Seitenauszug:
Die besten 15 Athleten müssen sich in dieser Saison also an einen neuen Ablauf beim Start gewöhnen. Doch nicht nur das: Durch die Versetzung in Startgruppe drei ist auch das Aufwärmen und Anschießen unmittelbar vor Wettkampfbeginn betroffen. Die Athleten, die sich bisher in der ersten Gruppe befunden haben, konnten sich vor dem Start auf der Wettkampfstrecke aufwärmen und dort auch anschießen. Ein paar Minuten vor dem Start und der TV-Übertragung wird die Strecke dann geschlossen und der erste Biathlet begibt sich bei den Individualrennen dann darauf. Ab diesem Zeitpunkt können die Athleten, die eine höhere Startnummer haben, sich nicht mehr auf der Strecke aufwärmen, sondern müssen dies auf einer Warm-Up-Runde tun.

Diese Warm-Up-Runden sind allerdings nicht auf allen Weltcupstationen gleich gut oder vorhanden. Athleten finden hier unterschiedliche Bedingungen vor. Abhängig ist dies auch davon, ob es an dem Ort natürlichen Schnee gibt – oder nur die Rennstrecke mit Kunstschnee präpariert wurde.

"Das hat mit Warm-up und Warmlaufen nichts zu tun"

Datenteil:
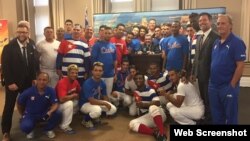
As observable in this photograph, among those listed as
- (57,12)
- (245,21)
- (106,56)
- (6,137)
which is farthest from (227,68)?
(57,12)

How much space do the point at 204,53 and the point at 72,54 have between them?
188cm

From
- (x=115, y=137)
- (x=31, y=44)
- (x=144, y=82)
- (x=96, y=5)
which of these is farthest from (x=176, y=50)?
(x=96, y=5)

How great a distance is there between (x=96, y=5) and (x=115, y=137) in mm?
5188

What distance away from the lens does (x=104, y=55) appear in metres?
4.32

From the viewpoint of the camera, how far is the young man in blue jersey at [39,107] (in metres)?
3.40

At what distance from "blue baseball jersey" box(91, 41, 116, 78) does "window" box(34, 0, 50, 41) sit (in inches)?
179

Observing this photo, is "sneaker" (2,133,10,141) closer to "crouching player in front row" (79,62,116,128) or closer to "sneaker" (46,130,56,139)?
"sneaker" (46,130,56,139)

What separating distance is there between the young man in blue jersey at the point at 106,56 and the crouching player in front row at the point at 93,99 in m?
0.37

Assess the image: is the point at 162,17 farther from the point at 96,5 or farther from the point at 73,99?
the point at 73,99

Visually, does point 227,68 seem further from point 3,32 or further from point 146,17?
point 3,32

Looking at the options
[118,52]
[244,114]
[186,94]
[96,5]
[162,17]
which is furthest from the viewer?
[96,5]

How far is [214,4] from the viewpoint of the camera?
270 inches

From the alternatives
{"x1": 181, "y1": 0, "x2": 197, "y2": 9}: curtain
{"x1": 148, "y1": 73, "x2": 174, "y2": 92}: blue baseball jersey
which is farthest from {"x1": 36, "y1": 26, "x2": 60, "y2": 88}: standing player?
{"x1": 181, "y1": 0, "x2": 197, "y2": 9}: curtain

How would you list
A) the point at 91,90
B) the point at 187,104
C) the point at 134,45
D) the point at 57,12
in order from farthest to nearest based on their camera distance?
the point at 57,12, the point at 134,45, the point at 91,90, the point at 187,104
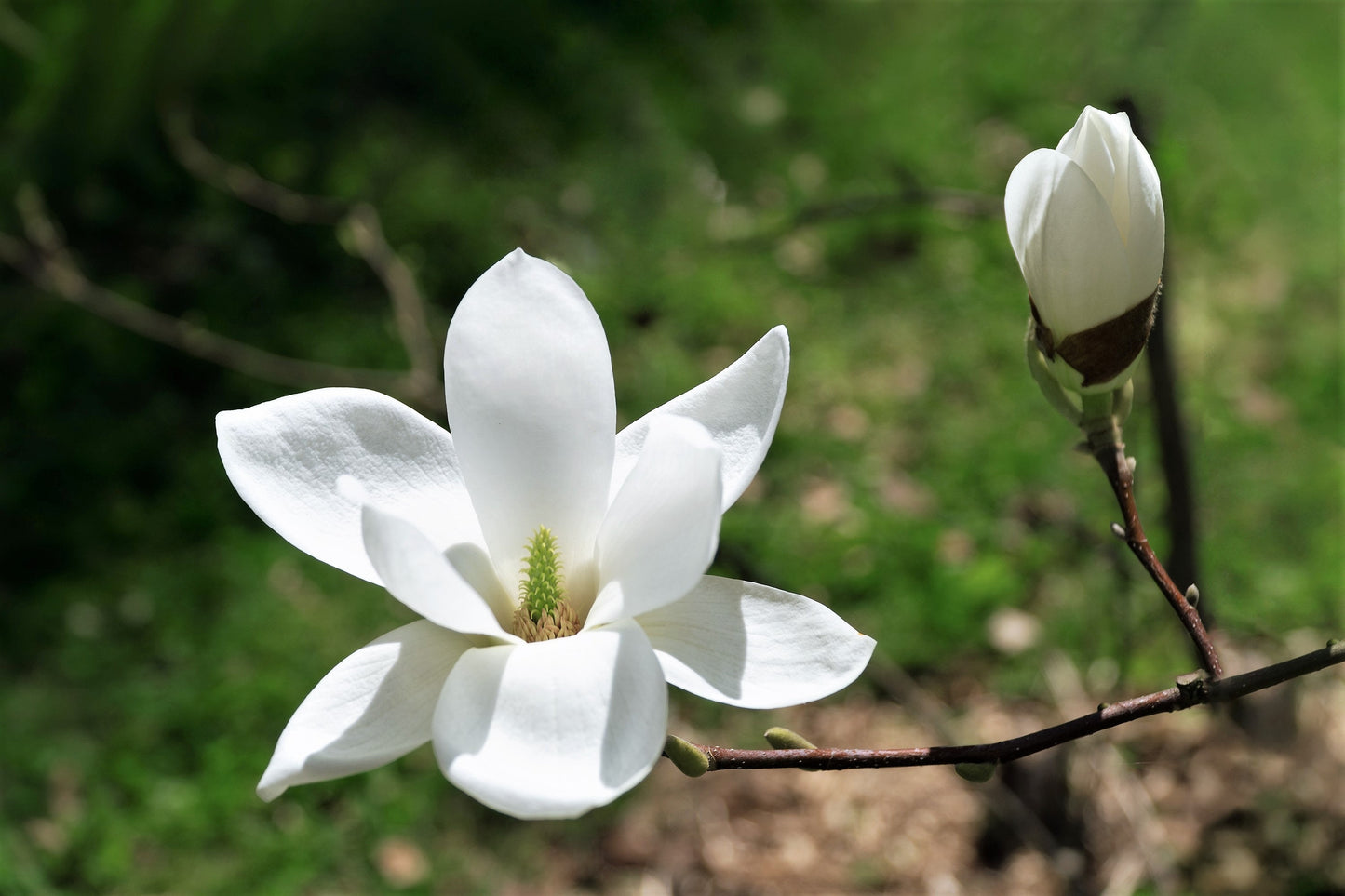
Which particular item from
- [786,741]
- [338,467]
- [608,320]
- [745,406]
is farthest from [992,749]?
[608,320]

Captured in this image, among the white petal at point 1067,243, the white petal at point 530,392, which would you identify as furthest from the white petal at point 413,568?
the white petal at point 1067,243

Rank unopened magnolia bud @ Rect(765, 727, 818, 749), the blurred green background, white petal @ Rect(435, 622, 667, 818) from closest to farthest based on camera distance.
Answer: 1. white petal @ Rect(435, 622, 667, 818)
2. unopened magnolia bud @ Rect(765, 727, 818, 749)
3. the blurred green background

Aufgaben:
1. Beantworten Sie anhand des Seitenauszugs diese Fragen:
(a) Wie viele Athleten müssen sich in dieser Saison an einen neuen Ablauf beim Start gewöhnen?
(b) In welche Startgruppe werden diese Athleten versetzt?
(c) Wovon hängen die Bedingungen auf den Warm-Up-Runden unter anderem ab?
2. Prüfen Sie, ob die folgenden Aussagen mit dem Seitenauszug übereinstimmen. Antworten Sie jeweils mit Ja oder Nein und zitieren Sie die entscheidenden Worte.
(a) Athleten der bisherigen ersten Gruppe konnten vor dem Start auf der Wettkampfstrecke anschießen.
(b) Warm-Up-Runden gibt es auf allen Weltcupstationen in gleicher Qualität.
(c) Die Strecke wird erst nach Beginn der TV-Übertragung geschlossen.
3. Schreiben Sie aus dem Seitenauszug den Abschnitt von „Die besten 15“ bis „einer Warm-Up-Runde tun.“ wortgetreu ab.
Die Einträge sind eigenständiges Material und gehören nicht zum Seitenauszug.

Lösungen:
1.
(a) Es sind die besten 15 Athleten.
(b) Sie werden in Startgruppe drei versetzt.
(c) Sie hängen davon ab, ob es an dem Ort natürlichen Schnee gibt oder nur die Rennstrecke mit Kunstschnee präpariert wurde.

2.
(a) Ja: „konnten sich vor dem Start auf der Wettkampfstrecke aufwärmen und dort auch anschießen“
(b) Nein: „Diese Warm-Up-Runden sind allerdings nicht auf allen Weltcupstationen gleich gut oder vorhanden.“
(c) Nein: „Ein paar Minuten vor dem Start und der TV-Übertragung wird die Strecke dann geschlossen“

3.
Die besten 15 Athleten müssen sich in dieser Saison also an einen neuen Ablauf beim Start gewöhnen. Doch nicht nur das: Durch die Versetzung in Startgruppe drei ist auch das Aufwärmen und Anschießen unmittelbar vor Wettkampfbeginn betroffen. Die Athleten, die sich bisher in der ersten Gruppe befunden haben, konnten sich vor dem Start auf der Wettkampfstrecke aufwärmen und dort auch anschießen. Ein paar Minuten vor dem Start und der TV-Übertragung wird die Strecke dann geschlossen und der erste Biathlet begibt sich bei den Individualrennen dann darauf. Ab diesem Zeitpunkt können die Athleten, die eine höhere Startnummer haben, sich nicht mehr auf der Strecke aufwärmen, sondern müssen dies auf einer Warm-Up-Runde tun.